DO THIS: Format the lines below as a JSON list of strings, one string per line and no blank lines, starting with the line that contains "By what distance" and running through the last line, both included.
BEGIN DATA LISTING
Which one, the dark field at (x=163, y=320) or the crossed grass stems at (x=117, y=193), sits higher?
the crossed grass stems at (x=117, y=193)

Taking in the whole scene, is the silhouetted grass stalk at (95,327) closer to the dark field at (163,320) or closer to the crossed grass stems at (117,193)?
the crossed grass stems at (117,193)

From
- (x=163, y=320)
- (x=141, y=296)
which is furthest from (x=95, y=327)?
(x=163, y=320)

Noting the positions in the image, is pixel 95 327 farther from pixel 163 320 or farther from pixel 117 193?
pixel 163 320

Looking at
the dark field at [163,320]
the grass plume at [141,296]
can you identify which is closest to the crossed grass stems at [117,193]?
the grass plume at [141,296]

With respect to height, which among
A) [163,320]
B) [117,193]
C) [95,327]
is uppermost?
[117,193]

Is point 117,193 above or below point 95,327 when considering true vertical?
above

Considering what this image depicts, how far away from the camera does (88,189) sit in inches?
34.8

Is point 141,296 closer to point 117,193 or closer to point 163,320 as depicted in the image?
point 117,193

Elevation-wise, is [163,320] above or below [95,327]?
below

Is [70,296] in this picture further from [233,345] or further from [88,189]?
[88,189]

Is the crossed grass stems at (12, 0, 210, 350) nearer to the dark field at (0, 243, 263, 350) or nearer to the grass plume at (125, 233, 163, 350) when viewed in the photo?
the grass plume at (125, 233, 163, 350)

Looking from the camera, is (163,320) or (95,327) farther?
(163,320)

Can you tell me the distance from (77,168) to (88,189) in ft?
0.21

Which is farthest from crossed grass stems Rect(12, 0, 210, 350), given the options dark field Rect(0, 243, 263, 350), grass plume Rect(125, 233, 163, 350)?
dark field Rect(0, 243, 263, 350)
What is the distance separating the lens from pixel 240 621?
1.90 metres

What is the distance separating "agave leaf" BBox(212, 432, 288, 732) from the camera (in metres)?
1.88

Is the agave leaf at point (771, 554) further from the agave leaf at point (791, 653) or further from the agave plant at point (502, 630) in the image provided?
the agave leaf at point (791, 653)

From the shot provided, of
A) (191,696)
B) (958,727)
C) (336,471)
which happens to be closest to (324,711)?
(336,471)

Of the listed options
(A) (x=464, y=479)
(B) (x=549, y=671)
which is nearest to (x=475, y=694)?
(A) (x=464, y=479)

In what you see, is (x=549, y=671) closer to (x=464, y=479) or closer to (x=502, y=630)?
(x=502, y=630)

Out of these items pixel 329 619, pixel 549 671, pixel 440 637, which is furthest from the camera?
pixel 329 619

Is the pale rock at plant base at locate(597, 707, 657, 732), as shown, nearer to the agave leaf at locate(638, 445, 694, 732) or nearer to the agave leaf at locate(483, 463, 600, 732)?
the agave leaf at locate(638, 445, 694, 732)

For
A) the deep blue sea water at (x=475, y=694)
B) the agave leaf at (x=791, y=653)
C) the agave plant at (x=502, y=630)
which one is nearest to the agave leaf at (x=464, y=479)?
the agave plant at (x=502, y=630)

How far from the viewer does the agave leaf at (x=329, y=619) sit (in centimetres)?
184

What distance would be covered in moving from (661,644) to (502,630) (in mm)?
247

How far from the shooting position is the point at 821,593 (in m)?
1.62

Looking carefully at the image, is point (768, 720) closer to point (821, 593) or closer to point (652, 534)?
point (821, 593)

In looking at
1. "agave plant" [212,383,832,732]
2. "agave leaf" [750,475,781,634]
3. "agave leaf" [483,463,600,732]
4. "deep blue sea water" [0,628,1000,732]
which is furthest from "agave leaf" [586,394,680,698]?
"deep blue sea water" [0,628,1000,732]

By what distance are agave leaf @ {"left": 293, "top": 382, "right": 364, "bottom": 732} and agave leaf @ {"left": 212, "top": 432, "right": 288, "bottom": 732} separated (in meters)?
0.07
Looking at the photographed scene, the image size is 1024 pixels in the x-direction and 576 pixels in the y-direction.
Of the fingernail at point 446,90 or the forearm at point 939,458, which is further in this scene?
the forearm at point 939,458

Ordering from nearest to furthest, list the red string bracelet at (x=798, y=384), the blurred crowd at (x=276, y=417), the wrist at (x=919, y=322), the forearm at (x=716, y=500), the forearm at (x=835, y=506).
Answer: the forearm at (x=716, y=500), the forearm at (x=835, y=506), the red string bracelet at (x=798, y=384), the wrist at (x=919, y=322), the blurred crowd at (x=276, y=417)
END DATA LISTING
ANSWER FOR THIS EXERCISE:
[
  "By what distance are agave leaf @ {\"left\": 293, \"top\": 382, \"right\": 364, \"bottom\": 732} and agave leaf @ {\"left\": 212, \"top\": 432, \"right\": 288, \"bottom\": 732} separated (in meters)?",
  "0.07",
  "Looking at the photographed scene, the image size is 1024 pixels in the x-direction and 576 pixels in the y-direction.",
  "Of the fingernail at point 446,90 or the forearm at point 939,458, which is further in this scene?",
  "the forearm at point 939,458",
  "Ordering from nearest to furthest, list the red string bracelet at (x=798, y=384), the blurred crowd at (x=276, y=417), the wrist at (x=919, y=322), the forearm at (x=716, y=500), the forearm at (x=835, y=506).",
  "Answer: the forearm at (x=716, y=500), the forearm at (x=835, y=506), the red string bracelet at (x=798, y=384), the wrist at (x=919, y=322), the blurred crowd at (x=276, y=417)"
]